UK equities surge nearly 2% as Trump says US may exit Iran war soon
- By Reuters -
- Apr 02, 2026

London’s main indexes closed higher on Wednesday after US. President Donald Trump signalled that the Iran war could end soon, prompting investors to scale back expectations for further interest rate hikes by the Bank of England.
The blue-chip FTSE 100 closed up 1.8%, while the midcap FTSE 250 climbed 2.2%. On Tuesday, both the indexes marked their biggest monthly drop since 2020 on fears that the war-led increase in oil prices will stoke inflation.
The United States will end its war on Iran fairly soon and could return for “spot hits” if needed, President Donald Trump told Reuters on Wednesday, hours before he was scheduled to make a primetime address to the nation.
Interest rate futures were fully pricing in one 25 basis-point increase in the BoE’s bank rate by the end of 2026, and the possibility of a second compared, with two or three hikes previously.

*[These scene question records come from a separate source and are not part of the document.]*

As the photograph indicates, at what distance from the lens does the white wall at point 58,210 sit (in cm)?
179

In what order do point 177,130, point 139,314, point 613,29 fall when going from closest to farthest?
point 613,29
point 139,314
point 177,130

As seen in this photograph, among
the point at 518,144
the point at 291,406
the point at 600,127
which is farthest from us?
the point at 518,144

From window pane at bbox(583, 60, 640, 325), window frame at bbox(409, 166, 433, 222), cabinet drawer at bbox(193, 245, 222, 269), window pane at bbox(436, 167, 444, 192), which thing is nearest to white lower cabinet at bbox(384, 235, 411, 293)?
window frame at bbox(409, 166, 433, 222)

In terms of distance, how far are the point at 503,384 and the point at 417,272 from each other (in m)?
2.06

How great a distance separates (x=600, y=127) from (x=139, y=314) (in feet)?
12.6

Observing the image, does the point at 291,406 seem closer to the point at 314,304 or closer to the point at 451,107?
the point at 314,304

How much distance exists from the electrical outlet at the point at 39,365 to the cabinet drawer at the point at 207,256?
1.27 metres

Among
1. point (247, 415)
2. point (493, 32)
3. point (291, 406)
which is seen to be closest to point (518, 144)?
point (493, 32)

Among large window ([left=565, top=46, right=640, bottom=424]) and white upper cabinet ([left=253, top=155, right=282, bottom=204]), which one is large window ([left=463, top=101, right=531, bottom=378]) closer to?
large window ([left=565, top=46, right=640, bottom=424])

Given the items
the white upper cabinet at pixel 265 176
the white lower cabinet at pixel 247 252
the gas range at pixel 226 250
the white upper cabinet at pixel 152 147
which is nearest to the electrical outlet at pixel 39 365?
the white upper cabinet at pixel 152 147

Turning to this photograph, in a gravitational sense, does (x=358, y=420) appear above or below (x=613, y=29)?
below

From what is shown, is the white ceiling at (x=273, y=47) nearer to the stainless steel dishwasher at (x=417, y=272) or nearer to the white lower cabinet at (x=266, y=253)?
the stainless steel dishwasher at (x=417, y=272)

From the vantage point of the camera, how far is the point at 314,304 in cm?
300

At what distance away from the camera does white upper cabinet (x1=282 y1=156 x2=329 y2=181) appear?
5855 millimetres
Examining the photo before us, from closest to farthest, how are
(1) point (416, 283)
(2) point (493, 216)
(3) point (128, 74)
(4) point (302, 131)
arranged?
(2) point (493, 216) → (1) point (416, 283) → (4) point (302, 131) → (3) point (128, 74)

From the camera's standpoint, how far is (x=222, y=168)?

Bank of England Governor Andrew Bailey said that markets were still getting ahead of themselves by pricing in interest rate hikes by the central bank, which wanted to avoid adding to the damage Britain’s economy would face from the Iran war.
Most FTSE 350 sub-sectors traded in the green except energy, which fell from record highs, down 4.2% after oil slid amid Middle East volatility.
Aerospace and defence also added to gains, up 5.7%, providing the biggest boost to the benchmark index.
Heavyweight banks also rose 5.2%, with NatWest Group, TBC Bank Group and Lloyds Banking Group up between 5.4% and 5.8%.
Prime Minister Keir Starmer said that the global instability caused by the Iran war meant UK should pivot to focusing on closer economic and defence ties with Europe.
UK’s food prices will be rising by almost 10% by the end of 2026 due to the Iran war, the country’s food and drink manufacturers’ lobby warned, around three times faster than its previous forecast.
UK factory cost pressures soared in March, and delivery delays – due to ships avoiding the Strait of Hormuz – were the longest since mid-2022, according to an S&P Global survey.
Berkeley fell 9.6% after the home builder forecast that profit growth would slow through 2030. The firm said it would halt land purchases as the war and the risk of higher interest rates dampened hopes of a housing market recovery.